Las tortugas también vuelan habla sobre una realidad descarnada y sin concesiones, y no porque busque ser lo más realista posible, sino porque no esconde nada: expone lo que hay. Los niños actores que ahí aparecen no son profesionales, de hecho, son pobladores de Irán que han vivido en carne propia la guerra. El director Bahman Ghobadi tiene el atino de mostrarnos a un grupo de desvalidos con dignidad y respeto.
El cine –como cualquier concepción artística– debe ser directo, sin miramientos, como una cubetada de agua fría, sin importar el tema del que hable. Como dijo Bertolt Brecht, poeta alemán: “El arte no es un espejo para reflejar la realidad, sino un martillo para darle forma”. El arte es martillar la vida misma. El arte ataca los sentidos y las sensaciones, aquello que percibimos directo con el corazón.

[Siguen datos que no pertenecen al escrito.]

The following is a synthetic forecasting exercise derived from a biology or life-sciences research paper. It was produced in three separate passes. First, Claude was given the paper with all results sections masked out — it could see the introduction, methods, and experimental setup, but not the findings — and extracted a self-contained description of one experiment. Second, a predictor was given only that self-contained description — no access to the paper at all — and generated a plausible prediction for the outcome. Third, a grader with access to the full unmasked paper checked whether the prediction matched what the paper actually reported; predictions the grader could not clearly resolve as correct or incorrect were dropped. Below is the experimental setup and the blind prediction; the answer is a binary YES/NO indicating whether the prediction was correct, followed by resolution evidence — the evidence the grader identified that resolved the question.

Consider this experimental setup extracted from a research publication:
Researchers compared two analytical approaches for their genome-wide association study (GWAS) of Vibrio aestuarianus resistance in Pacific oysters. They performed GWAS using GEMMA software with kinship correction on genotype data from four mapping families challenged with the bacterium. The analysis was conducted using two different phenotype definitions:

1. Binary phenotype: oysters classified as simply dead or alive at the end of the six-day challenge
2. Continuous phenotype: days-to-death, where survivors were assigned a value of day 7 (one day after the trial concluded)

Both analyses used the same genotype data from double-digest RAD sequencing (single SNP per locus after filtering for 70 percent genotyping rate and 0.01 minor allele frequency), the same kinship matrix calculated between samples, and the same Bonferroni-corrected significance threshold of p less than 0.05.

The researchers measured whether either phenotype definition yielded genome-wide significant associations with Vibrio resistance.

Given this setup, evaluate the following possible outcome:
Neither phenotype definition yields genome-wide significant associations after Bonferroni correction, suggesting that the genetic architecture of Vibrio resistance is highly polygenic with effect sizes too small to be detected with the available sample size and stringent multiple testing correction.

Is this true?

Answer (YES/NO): YES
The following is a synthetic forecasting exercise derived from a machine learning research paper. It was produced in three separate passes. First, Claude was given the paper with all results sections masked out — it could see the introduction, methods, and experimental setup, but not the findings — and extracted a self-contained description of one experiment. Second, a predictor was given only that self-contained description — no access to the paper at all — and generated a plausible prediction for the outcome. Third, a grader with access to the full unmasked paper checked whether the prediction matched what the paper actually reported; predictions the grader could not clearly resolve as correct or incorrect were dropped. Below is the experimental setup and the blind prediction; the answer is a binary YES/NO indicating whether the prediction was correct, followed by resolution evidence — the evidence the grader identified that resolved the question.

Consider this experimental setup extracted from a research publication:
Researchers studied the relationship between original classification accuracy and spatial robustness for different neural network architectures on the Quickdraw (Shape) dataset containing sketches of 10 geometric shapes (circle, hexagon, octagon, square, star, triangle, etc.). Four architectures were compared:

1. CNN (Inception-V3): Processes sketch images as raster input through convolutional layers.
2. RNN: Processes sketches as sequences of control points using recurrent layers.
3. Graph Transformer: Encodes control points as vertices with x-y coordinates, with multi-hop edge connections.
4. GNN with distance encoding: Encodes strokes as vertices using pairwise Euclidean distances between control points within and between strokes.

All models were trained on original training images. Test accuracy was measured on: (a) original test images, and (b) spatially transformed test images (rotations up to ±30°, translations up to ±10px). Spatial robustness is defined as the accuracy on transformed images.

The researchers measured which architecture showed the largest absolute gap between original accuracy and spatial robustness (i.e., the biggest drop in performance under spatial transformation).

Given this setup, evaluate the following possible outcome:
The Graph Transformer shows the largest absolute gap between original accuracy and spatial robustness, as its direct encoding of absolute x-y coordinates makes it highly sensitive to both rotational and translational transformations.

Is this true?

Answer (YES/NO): YES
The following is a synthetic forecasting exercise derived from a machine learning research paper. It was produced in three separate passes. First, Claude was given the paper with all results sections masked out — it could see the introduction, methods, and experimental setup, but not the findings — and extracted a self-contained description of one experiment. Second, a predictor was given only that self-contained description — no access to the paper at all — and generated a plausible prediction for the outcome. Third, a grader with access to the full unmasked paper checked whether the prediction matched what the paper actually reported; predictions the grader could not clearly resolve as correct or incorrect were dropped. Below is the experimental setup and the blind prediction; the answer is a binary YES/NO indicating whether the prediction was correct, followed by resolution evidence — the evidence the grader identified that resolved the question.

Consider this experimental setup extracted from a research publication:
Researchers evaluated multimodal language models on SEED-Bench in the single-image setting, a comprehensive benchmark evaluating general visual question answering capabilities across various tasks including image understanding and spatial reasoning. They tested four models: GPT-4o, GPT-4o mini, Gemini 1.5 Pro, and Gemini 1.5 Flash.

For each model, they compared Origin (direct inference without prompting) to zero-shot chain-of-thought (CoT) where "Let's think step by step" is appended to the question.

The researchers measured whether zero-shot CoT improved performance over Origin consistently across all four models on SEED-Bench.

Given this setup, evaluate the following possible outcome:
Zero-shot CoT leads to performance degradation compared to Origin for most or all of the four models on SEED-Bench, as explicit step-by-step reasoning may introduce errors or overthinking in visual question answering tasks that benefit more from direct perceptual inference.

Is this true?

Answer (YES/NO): NO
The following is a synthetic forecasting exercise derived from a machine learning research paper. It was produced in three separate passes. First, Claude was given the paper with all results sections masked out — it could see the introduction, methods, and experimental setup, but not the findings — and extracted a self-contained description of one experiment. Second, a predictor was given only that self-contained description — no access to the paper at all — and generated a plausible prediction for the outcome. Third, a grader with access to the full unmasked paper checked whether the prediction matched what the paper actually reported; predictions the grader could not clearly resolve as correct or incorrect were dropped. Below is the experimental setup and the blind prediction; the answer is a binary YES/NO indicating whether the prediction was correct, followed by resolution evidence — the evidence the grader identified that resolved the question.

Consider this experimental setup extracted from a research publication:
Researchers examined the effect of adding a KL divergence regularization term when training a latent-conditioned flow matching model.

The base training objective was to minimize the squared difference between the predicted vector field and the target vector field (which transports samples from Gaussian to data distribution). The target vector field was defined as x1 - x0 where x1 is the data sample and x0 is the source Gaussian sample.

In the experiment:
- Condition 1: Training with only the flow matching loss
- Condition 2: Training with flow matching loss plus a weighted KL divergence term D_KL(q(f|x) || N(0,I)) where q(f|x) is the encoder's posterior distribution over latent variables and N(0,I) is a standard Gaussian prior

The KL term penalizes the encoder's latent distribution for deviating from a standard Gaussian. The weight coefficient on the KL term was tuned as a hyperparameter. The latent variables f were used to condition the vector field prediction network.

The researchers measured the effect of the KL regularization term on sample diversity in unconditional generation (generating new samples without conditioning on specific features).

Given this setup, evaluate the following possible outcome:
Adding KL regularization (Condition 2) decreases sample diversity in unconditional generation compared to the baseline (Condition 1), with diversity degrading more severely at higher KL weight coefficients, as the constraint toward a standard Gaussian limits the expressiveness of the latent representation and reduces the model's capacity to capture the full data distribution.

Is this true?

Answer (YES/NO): NO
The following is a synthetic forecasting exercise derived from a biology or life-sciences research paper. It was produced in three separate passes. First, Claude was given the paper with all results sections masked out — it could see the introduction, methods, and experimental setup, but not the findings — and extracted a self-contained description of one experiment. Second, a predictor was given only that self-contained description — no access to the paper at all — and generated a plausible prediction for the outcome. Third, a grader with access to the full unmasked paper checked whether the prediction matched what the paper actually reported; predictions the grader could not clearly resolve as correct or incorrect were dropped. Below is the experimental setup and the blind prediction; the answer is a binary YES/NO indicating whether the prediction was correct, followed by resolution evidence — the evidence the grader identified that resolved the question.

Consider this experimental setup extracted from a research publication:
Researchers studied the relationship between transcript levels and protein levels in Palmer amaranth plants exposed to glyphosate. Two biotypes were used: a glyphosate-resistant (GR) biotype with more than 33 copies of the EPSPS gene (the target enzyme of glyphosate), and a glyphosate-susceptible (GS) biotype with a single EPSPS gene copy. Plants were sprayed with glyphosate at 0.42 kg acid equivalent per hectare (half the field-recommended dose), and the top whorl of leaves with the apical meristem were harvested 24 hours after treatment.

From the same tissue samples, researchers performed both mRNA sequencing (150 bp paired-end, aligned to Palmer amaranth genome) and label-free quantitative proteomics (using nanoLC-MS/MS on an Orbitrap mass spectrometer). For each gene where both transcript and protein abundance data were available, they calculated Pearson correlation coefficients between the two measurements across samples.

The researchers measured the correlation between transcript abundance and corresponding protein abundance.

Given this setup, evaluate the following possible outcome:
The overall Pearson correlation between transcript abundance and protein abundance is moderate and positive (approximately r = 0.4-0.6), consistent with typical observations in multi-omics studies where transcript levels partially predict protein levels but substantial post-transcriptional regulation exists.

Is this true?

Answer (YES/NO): YES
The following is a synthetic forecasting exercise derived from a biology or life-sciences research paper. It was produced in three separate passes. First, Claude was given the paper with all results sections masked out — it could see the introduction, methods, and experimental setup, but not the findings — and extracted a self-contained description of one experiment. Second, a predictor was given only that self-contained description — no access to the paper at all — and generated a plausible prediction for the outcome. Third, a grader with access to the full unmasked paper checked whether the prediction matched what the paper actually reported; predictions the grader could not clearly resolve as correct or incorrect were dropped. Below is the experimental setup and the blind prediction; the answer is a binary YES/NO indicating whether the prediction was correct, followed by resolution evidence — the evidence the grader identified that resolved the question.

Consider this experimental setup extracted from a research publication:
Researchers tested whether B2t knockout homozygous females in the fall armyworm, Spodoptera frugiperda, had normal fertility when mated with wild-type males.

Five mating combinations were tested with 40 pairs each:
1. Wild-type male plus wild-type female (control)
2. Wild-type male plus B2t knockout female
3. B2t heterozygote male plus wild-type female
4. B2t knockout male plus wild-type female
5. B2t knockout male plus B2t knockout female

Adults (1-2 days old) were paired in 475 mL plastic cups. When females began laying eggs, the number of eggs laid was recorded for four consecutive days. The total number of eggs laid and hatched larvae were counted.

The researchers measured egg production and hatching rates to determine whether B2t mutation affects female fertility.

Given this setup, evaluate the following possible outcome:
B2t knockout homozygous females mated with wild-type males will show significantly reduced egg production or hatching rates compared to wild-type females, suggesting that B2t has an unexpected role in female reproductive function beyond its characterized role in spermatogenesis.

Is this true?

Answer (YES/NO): NO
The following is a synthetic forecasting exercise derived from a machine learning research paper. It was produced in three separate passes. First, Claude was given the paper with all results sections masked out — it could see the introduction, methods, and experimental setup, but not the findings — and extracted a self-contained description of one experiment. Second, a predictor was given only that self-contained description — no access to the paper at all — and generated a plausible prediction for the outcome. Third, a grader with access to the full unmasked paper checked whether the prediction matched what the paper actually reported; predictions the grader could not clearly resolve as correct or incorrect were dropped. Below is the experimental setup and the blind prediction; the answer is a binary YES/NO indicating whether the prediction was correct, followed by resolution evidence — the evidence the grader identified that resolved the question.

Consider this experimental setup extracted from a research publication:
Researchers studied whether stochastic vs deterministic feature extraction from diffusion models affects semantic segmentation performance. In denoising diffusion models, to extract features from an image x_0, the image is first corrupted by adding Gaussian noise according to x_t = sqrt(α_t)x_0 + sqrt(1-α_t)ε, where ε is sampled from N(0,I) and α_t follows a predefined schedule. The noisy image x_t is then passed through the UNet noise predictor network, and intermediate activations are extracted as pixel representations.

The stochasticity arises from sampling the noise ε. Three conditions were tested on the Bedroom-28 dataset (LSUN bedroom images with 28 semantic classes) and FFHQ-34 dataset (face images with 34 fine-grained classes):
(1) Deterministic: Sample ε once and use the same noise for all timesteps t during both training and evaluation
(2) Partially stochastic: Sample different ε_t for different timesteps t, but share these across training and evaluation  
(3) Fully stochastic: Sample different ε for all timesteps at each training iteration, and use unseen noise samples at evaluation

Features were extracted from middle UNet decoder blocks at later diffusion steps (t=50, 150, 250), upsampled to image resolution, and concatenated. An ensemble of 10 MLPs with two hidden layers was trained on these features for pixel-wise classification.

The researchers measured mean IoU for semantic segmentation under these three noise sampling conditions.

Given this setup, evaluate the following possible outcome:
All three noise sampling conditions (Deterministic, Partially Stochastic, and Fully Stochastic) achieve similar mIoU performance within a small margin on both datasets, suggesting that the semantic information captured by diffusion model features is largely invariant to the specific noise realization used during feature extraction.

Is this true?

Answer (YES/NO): YES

¿Es posible huir del infierno? ¿Y qué sucede si ese infierno es nuestro hogar, y no concebimos otra realidad más allá de la que vislumbramos? ¿Y si lo único que nos queda es resignarnos a permanecer ahí, ante la frustración de la respuesta silente de nuestro Dios? ¿Es válido salir de ese infierno a como dé lugar? Escapar de un escenario sin vida, de cielos grises, pisos enlodados y sobrantes de tanques y metralla, es como si una tortuga quisiera escapar de su caparazón, o la desgarradora alegoría de una jovencita que carga en la espalda a su hijo.